Google still dominates when it comes to searching online |
One of the problems facing Microsoft or anyone else who wants to challenge Google is that search is now much more integrated into the general online experience than it was 10 or 20 years ago.
In the early days of the web a search engine was a website, and your choice of search engine was made every time you decided to look for something, so when Google itself launched it was easy for people like me to decide to go to google.com instead of altavista.com or yahoo.com in order to look for something.
Embed and extend
The argument that changing search engine is as easy as clicking on a new URL no longer holds, because search is embedded in many different places and often users will neither be aware of which search engine is the default nor have any real idea how to change it. Search is embedded in your browser, or accessed through a widget on a website or an app on a mobile phone.
Search is now embedded in many different programs |
Google search is embedded in millions of websites around the internet, including the w4mp.org site for MPs staff that I manage, because it was easy, simple and free, while millions of mobile phone users are happy to default to Google search if it is provided by their handset.
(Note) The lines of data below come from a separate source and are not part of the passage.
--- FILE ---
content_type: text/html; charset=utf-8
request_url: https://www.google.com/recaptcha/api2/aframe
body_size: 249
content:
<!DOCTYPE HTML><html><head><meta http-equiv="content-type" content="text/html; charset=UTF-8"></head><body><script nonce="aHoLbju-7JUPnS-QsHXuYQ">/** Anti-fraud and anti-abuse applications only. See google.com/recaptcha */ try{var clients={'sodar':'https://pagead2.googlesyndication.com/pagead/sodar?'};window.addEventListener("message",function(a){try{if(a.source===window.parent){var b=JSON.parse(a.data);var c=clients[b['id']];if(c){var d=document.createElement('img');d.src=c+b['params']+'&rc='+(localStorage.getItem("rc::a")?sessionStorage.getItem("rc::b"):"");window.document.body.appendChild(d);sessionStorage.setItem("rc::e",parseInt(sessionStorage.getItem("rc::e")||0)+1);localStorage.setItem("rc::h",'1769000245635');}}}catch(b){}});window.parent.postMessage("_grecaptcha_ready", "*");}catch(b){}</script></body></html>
This sort of integration is not limited to the web. One of the nice features of Apple's mail program, for example, is that it tries to recognise addresses in mail messages and offers a menu that lets you add a new address to your contacts list or look it up on a map. Follow the link and Google Maps opens in your browser, with no obvious way to change the default.
Microsoft is going to have to work very hard to penetrate the dense forest of thorns that Google has assiduously constructed over the years to protect the Sleeping Beauty of search in her fairytale castle.
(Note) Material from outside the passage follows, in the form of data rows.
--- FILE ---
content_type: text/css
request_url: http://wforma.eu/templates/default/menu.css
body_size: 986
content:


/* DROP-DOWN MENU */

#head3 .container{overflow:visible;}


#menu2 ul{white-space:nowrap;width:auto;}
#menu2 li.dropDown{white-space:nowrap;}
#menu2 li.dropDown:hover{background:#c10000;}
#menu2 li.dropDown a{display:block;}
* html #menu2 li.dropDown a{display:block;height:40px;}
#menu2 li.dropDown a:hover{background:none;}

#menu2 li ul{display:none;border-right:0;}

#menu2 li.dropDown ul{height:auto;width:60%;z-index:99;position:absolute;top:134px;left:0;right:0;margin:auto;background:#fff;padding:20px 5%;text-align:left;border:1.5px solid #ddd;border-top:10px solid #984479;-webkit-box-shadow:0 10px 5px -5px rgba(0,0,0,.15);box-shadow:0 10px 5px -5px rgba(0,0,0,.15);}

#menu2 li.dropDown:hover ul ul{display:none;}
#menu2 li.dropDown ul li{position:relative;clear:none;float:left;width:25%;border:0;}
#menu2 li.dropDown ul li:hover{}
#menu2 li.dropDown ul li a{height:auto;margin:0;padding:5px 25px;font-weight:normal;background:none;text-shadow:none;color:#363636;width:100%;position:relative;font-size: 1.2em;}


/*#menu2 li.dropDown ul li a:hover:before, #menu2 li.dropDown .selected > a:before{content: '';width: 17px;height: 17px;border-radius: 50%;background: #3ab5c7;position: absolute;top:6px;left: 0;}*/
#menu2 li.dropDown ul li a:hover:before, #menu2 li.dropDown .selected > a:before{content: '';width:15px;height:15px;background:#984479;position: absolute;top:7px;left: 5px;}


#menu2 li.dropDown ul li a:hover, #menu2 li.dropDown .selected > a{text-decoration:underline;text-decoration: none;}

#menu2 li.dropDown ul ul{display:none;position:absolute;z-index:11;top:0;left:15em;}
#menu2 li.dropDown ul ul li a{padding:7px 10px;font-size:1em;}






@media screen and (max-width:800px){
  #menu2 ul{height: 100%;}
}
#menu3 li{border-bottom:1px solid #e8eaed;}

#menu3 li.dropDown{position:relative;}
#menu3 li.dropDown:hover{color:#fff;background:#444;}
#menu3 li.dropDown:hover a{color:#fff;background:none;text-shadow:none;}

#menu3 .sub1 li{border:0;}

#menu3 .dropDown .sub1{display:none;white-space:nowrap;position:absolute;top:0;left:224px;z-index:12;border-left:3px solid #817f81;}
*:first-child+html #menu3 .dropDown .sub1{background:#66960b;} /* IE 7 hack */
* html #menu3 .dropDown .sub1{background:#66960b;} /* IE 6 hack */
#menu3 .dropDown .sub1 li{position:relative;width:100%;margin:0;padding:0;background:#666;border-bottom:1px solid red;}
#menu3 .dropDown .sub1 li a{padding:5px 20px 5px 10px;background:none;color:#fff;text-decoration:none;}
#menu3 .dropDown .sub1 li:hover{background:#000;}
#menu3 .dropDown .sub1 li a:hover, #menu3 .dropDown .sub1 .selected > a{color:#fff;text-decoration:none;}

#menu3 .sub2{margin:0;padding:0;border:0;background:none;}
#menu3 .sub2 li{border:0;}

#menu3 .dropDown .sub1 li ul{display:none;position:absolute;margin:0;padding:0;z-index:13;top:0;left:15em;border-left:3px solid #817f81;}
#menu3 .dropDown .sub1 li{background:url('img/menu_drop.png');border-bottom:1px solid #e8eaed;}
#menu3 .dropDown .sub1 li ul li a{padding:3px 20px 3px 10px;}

Bing could of course succeed not by offering a better search than Google but by making money for more people. Google's targeted advertising programmes, Adwords and Adsense, are the key to the company's success and have fuelled its growth, and if Microsoft can find ways to generate advertising income for others then it may raise Bing's profile enough to take some of Google's mindshare.
As long as Microsoft has income from software sales to subsidise its search technology then it can afford to offer advertisers better deals than Google, which needs the money they provide. The success of Windows 7 and the Azure cloud computing platform could end up mattering as much to Google as it does to Microsoft.